• [Document excerpt]
__________
Make very sure that those shims did not cause the cap(s) to crack since they had to bend farther down (than designed) to meet the head as they were torqued. Also, IIRC, the clearance spec is 1 to 3 thou.

I recall reading, most likely in the E-type Haynes manual, that a “useful dodge” is to flip the cam bearings 180 degrees, since the upper shells take almost all of the load and consequent wear. I still prefer to change them out with new. They’re not expensive.

I stand to be corrected but I am under the impression that the rule of thumb is 0.001” of bearing clearance per inch of journal diameter - though that might be specific to crankshaft main and big end journals. If it applies to camshafts, which in the case of XK engines have 1.00” journals, your clearances might be a little loose. I haven’t plastigauged mine yet so have no real comparison to go by.

The manual says permissible clearance is 0.0005 to 0.0020.

The difference between .0005 and .001 on a 60 year old cam journal and a split shell in an aluminum head in a non-temperature controlled environment is not going to be detectable by anyone outside a NASA facility. Certainly not by me. As long as I don’t see anything much below or past .002 or so, I’m going with it. The shells or cam are likely out of round by that much, I’ll never find it with plastiguage, certainly not with the valves pushing back.
__________
• [Provided material]
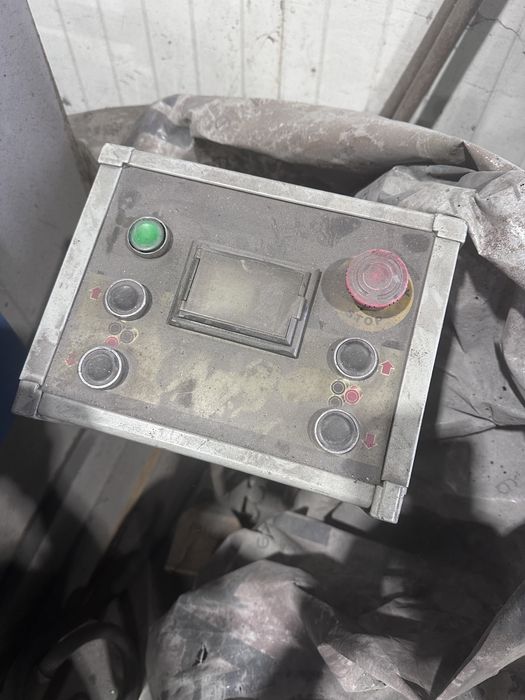 Calandra 2 metros astrida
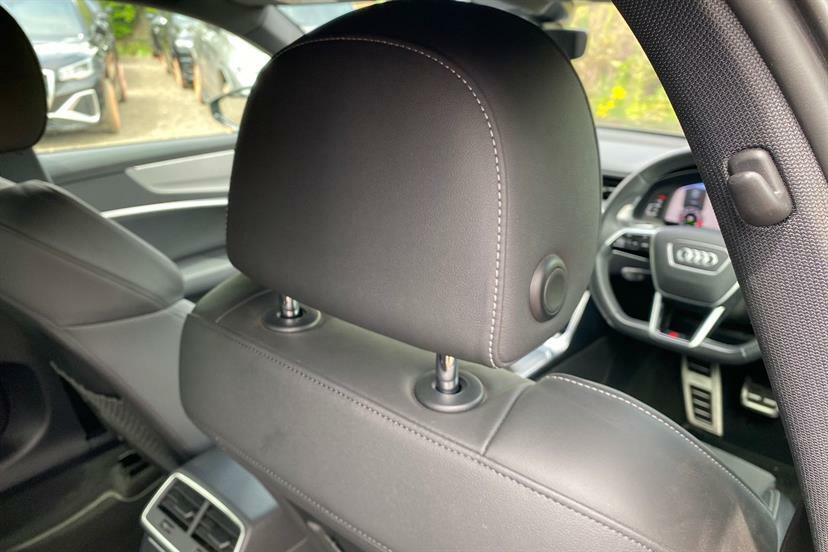 Audi A6 Black Edition 40 Tdi Quattro 204 Ps S Tronic Grey #13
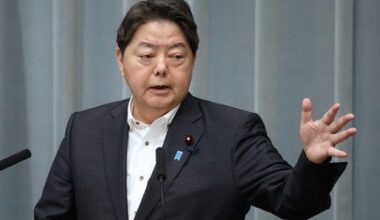 Japan Raises Travel Warning for Iran to Highest Level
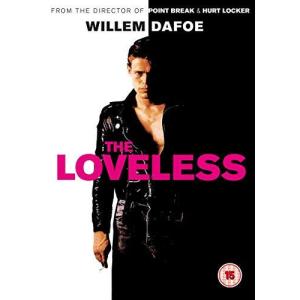 The Loveless DVD 並行輸入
__________
• [Questions on the material]
**A)** Translate this sentence from the cam bearing clearance discussion into French: "The manual says permissible clearance is 0.0005 to 0.0020."
**B)** Pick up the cam bearing clearance discussion after its final sentence and carry it forward.

• [Activity answers]
**A)** Le manuel indique que le jeu admissible est de 0,0005 à 0,0020.

**B)**
As nearly all of the force on the lobes pushes the cam into the upper cap, you could almost run the back 3 with no bottom cap making the need for clearance only to assure the bearing isn’t too tight and to keep it from getting pushed sideways. Of course you need to control the gap to ensure distribution of oil to the front of the cam so I suppose there is actually a function for them.

Plastigauging the cams is not that difficult. You gauge each of the unloaded bearings one at a time, removing and replacing the individual caps as you rotate the crankshaft. If your bore gauge does one inch circles then go with it instead - this will also indicate ovality.

(Edited)

A simpler–and usually effective way, given the low stress on the cams–is to install the cam, no tappets or valves, torque to spec, and feel how it spins.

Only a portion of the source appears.